What Kind of Proof Actually Holds Up?
When insurers and courts evaluate accident evidence, certain qualities make footage or documentation significantly stronger:
- Timestamped and continuous (no gaps, no edited sections).
- Captures both vehicles (not just your car, but the other party's position and movement).
- Records the moments before impact (not just the collision itself).
- GPS-tagged (confirms location, speed, and direction of travel).
- Unaltered original file (metadata intact, not trimmed or processed)
This is a specific combination. Eyewitness accounts don't have metadata. CCTV footage isn't always retrievable. Repair reports don't show what happened before impact.

How a Dashcam Changes the Equation
A dashcam doesn't just record an accident. It records the full context — what happened 30 seconds before, the other vehicle's behavior, road and signal conditions, and what occurred after impact.
A few scenarios where this matters:
1. Rear-end collision at a signal
Your front camera won't capture this.
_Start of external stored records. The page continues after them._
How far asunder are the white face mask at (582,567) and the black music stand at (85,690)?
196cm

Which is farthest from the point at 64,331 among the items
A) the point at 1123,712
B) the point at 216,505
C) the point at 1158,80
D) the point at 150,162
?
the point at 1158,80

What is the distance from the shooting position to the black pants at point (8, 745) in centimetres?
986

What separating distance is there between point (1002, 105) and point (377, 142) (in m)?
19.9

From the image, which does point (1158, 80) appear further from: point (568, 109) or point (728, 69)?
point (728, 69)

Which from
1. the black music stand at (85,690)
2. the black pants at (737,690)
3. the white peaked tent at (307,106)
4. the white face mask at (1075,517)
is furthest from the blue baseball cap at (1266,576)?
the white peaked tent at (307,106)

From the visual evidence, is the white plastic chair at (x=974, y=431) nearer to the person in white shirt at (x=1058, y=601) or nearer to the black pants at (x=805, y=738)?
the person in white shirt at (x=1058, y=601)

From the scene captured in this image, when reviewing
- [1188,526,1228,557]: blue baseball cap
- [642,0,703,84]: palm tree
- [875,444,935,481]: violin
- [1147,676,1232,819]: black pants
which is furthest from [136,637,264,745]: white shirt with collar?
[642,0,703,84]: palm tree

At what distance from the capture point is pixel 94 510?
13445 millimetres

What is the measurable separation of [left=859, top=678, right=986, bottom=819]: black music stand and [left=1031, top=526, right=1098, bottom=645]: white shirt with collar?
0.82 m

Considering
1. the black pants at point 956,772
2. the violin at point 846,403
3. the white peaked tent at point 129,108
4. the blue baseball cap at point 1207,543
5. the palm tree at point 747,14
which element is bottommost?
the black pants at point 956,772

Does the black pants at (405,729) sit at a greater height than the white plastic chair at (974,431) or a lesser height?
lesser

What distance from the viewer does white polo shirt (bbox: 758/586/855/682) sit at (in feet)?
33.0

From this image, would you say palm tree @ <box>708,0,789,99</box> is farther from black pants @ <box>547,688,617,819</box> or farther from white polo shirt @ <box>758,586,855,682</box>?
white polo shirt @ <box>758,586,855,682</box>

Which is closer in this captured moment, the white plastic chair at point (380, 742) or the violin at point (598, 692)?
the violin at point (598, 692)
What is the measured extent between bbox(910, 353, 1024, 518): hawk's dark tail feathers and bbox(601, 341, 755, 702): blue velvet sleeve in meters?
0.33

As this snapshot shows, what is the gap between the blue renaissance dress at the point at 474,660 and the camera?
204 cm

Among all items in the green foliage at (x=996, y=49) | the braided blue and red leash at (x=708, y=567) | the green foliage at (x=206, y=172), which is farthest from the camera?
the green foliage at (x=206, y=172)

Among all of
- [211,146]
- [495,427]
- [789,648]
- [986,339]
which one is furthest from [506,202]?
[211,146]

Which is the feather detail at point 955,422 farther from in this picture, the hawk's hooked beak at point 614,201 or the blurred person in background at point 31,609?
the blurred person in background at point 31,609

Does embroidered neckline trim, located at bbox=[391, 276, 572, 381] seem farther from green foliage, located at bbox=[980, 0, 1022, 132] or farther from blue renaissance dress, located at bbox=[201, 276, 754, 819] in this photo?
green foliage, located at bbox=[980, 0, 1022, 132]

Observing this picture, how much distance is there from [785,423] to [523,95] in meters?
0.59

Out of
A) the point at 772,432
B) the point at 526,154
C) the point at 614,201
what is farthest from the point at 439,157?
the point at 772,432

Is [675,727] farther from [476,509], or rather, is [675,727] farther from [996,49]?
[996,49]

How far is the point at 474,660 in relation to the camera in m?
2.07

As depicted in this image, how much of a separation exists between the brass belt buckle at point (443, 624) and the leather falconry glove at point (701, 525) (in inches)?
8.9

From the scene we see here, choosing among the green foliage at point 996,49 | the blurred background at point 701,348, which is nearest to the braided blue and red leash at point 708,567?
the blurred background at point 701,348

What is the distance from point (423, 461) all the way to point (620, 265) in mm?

A rear camera records the vehicle approaching at speed, removing any ambiguity about who hit whom.
2. Parking lot hit-and-run
No witnesses, no CCTV nearby. Parking mode on a dashcam continues recording even when the engine is off, capturing the plate number of the vehicle that made contact and fled.
3. Disputed lane change
The other driver claims you cut in. Your footage shows the full sequence. The dispute ends there.
Front-only coverage handles most highway and intercity scenarios. But in Indian city driving where rear-end collisions, parking incidents, and intersection disputes are most common — front and rear coverage together eliminates the blind spots in your account that the other party can exploit.

What To Do Immediately After an Accident in India
This checklist matters as much as having a dashcam in the first place. Footage that gets overwritten or mishandled is footage that can't help you.
- Don't move the vehicles immediately (preserve the position for the panchnama).
- Call 112 or the nearest police station (get officers on record early).
- File an FIR (don't skip this even for minor incidents involving third parties).
- Secure your dashcam footage immediately (use the lock/emergency button to prevent loop overwrite, or remove the SD card).
- Save 2–5 minutes before and after the incident (not just the moment of impact).
- Photograph vehicle positions, damage, and road conditions manually as backup.
- Collect witness contact details if anyone is willing to stay.
- Notify your insurer within 24–48 hours (delayed intimation can complicate claims even when footage is strong).
Important: Don't edit or trim the footage before submitting it anywhere. The original file with intact metadata is what gives it legal standing. A clipped version raises questions. An unedited file doesn't.
The Driver with Better Proof Wins
Fault in Indian road accidents has always been decided by whoever documented better. For years, that meant police discretion and whoever had more persuasive witnesses.
Courts treat unaltered footage as documentary testimony. And with India's roads getting busier and accident disputes getting more complex, the driver who controls their own proof is in a fundamentally different position than one who doesn't.
You can't control whether a witness stays. You can't control whether there's a CCTV camera nearby. You can control what your dashcam records — if you have one, and if you know how to use it.